Researchers could feed the cell a precursor for whatever that biological moiety is that is labeled with an azide or an alkyne, and an enzyme that is in the cell will attach it wherever they want it attached.
Singer said that earlier this fall, Invitrogen released the Click-iT AHA (L-azidohomoalanine) kit for the detection of nascent protein synthesis. The AHA kit is fast, sensitive, non-toxic, and replaces radioactivity (35S-methionine) for the detection of nascent protein, she said. In addition, it can be analyzed in cells in situ or in gels or blots.

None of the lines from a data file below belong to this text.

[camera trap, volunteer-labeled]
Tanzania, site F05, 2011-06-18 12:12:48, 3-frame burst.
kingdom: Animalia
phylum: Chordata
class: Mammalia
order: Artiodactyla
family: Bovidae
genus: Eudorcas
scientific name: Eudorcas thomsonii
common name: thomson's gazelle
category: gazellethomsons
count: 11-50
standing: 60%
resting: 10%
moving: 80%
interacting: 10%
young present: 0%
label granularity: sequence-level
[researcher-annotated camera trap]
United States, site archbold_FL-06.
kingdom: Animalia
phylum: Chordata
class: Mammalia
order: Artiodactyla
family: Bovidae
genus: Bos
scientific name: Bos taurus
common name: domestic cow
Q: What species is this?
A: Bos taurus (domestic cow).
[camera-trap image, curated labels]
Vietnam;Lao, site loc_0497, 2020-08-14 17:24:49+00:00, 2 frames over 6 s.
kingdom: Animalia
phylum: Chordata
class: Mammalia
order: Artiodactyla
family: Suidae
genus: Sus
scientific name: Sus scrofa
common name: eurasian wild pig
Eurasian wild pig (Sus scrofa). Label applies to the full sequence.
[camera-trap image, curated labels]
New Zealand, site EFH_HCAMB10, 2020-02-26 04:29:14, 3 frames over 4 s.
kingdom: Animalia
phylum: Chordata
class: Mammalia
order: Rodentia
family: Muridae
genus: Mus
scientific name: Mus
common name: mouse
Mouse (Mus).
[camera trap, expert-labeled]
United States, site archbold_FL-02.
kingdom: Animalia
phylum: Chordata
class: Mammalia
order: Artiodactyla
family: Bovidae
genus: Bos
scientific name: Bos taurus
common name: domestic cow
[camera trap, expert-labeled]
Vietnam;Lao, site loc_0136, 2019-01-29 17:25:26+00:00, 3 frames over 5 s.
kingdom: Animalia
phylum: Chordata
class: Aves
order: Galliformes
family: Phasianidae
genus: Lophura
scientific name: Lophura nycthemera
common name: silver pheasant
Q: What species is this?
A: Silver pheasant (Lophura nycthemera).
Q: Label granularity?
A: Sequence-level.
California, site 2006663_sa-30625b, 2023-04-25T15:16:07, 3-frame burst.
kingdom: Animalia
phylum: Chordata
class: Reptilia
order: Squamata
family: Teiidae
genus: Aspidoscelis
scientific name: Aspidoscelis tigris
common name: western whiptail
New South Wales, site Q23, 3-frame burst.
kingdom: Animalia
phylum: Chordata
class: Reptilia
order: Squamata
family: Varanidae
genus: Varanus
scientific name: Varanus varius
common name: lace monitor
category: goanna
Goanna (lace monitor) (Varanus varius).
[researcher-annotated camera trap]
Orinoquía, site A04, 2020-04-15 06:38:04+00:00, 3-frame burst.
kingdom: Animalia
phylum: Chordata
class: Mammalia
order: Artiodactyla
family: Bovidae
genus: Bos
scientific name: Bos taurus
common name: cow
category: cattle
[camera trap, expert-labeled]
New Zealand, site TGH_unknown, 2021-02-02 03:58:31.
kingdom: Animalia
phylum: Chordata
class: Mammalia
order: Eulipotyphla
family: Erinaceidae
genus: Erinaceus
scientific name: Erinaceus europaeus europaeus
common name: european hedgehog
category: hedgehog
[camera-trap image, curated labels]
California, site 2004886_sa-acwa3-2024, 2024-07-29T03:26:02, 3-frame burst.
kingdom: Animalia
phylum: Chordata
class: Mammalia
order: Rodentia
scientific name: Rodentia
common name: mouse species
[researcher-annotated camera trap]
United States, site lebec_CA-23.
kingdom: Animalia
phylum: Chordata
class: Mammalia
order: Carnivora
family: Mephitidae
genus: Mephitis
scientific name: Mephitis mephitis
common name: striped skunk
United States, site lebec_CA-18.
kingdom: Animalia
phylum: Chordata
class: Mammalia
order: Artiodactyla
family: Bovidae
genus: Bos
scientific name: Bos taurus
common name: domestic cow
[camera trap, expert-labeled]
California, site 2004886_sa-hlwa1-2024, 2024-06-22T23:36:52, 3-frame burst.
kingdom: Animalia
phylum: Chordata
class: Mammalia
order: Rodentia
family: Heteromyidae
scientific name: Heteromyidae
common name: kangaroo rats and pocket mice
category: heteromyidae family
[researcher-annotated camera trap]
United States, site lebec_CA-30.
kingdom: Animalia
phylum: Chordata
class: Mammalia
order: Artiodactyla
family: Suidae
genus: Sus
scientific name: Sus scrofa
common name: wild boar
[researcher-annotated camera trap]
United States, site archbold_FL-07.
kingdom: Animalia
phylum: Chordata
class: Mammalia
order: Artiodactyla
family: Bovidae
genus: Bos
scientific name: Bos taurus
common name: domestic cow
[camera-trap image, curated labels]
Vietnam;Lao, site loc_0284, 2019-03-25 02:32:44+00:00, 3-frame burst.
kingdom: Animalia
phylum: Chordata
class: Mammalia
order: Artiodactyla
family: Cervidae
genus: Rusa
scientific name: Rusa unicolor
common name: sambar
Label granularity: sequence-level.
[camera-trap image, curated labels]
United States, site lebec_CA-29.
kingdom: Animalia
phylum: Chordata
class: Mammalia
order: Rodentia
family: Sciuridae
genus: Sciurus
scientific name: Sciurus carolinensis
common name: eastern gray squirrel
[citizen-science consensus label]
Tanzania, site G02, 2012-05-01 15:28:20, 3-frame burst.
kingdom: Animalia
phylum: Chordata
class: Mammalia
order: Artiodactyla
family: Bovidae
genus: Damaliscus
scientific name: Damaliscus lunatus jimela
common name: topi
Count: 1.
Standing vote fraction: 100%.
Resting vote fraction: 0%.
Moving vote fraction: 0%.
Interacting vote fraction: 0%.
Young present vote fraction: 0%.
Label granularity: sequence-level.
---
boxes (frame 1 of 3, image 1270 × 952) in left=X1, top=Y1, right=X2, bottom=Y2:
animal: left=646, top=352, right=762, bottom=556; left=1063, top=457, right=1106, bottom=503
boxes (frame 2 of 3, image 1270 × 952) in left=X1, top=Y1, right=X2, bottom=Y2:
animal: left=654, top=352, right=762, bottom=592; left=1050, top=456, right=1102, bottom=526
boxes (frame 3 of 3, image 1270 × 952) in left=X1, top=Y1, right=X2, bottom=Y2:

Many major pharmaceutical companies are buying the Click-iT kits, said Singer. Biotechs and research labs are using them as well. She declined to say specifically which companies, however.
“Invitrogen launched the high-content screening tools earlier in the fall, and they were beta-tested at several biotechs and pharmaceutical companies,” Singer said, although she declined to elaborate further.
“Any biological entity that is produced in a cell is a viable target,” said Singer. All that is necessary is an ezymatic method of incorporating the azide or alkyne into a precursor to that moiety.
“One could imagine RNA or a lipid precursor, for example,” she said. “Certainly lipid modifications are of interest, and one can imagine almost any kind of protein modification.”